# charles daily



## basscatcher89 (Apr 25, 2004)

i am getting ready to invest in a dove gun i am going to purchase a charles daily semi auto 20 gauge shot gun any opinions


----------



## wave warrior (Oct 2, 2005)

i have a c.d. 12 ga. superior autoloader...awsome gun...light enough to carry all day...VERY little felt recoil even with 3'' mag heavy loads!!! go for it!!! [email protected] [email protected]


----------



## Chippewa (Oct 25, 2004)

I have a c.d. 20ga semi and I love it... I agree with wave warrior.... It is awesomely light for carrying in the field!!!!!!!!!! And it performs awesome.... I use it for pheasants and doves and squirrels...... I have had a few jams when trap shooting with cheap loads but never a problem out in the field...


----------



## wave warrior (Oct 2, 2005)

let us know your results!!!!!!! [email protected]


----------



## BigChessie (Mar 12, 2005)

My son put less than 100 rounds through his Daly semi 12 gauge before the carrier bolt broke up into several pieces. I have contacted them and they refuse to even give me a response. SO you can guess what I think about them.


----------



## wave warrior (Oct 2, 2005)

BigChessie said:


> My son put less than 100 rounds through his Daly semi 12 gauge before the carrier bolt broke up into several pieces. I have contacted them and they refuse to even give me a response. SO you can guess what I think about them.
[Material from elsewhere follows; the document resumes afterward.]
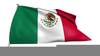 Free Clipart Mexican Flag Image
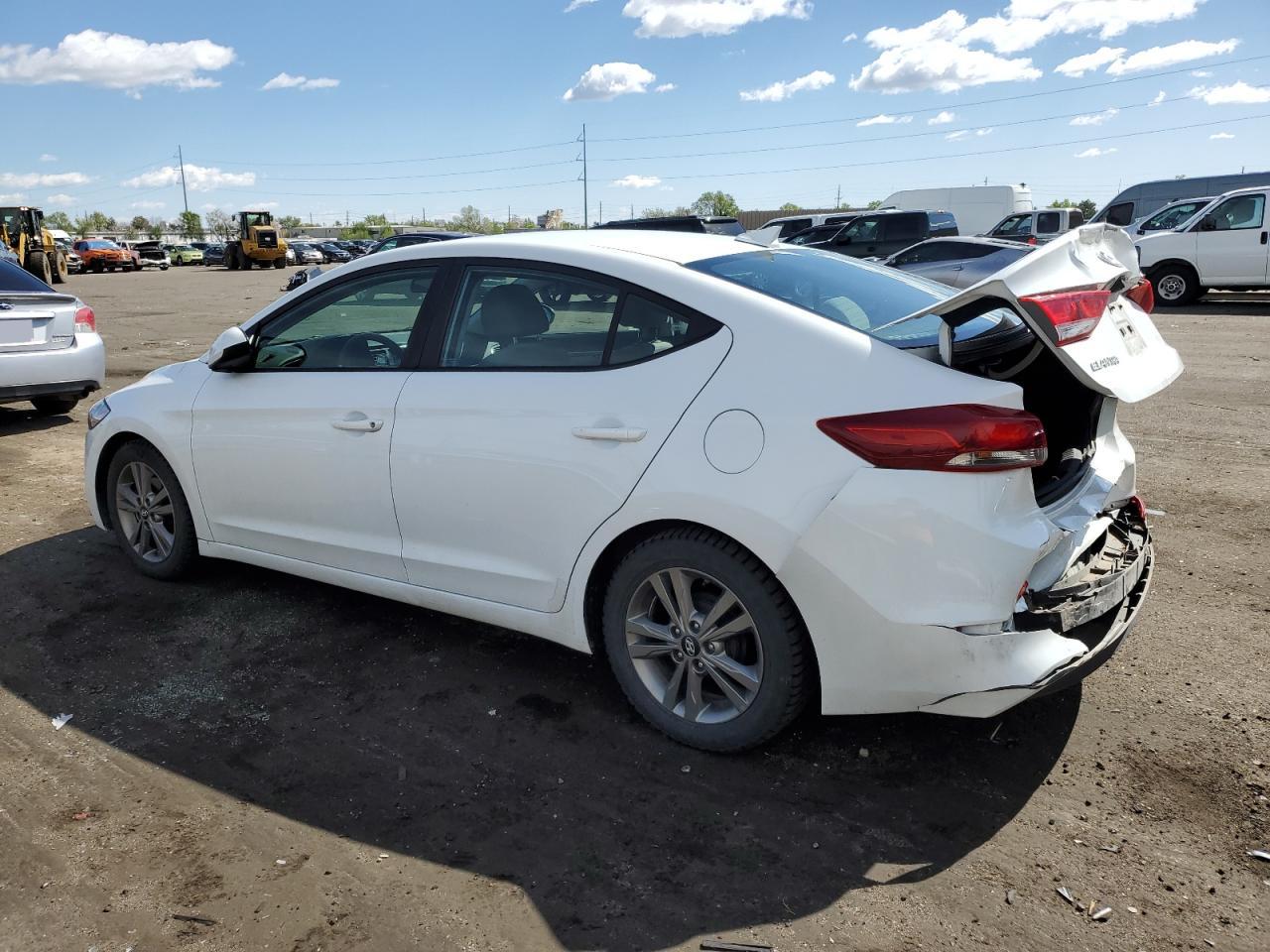 5NPD84LF5HH190412 2017 Hyundai Elantra Se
??? mine has a lifetime warranty...did he register it...buy it new???


----------



## lastv8 (Oct 11, 2004)

my opinion is buy something that says remington on it.


----------



## lastv8 (Oct 11, 2004)

you can thank me later


----------



## BigChessie (Mar 12, 2005)

Wave I bought it from a guy that bought it for his wife, she shot it a couple times and did not like it. I figured with it as new that it was a safe purchase. I was told that it should be covered still, I am going to have to just call them. I had been sending emails because I was alittle P***ed that it busted so easily, I have cooled off enough to speak with someone now. lol


----------



## Pond Puppy (Apr 7, 2005)

I agree with lastv8. Unless you can afford a Benelli, an 870 or 1187 is very hard to beat.I have an 870 that I bought 20 years ago and have never, yes never had a problem with it.


----------



## littleking (Jun 25, 2005)

ithaca model 51 for auto, ithaca model 37 for pump, stoeger condor for OU

all under $300


----------



## tspergin (Mar 31, 2006)

brother-in-law bought one new and when the imp cyl choke tube was used the barrel exploded 4 " from the end ,cant get a response from e-mails cant get parts anywhere since it is a import ,I would do some more reserch before buying


----------



## BottomBouncer (Jan 20, 2005)

I wouldn't buy one. Get an 1100 or 11-87. Much safer bet.


----------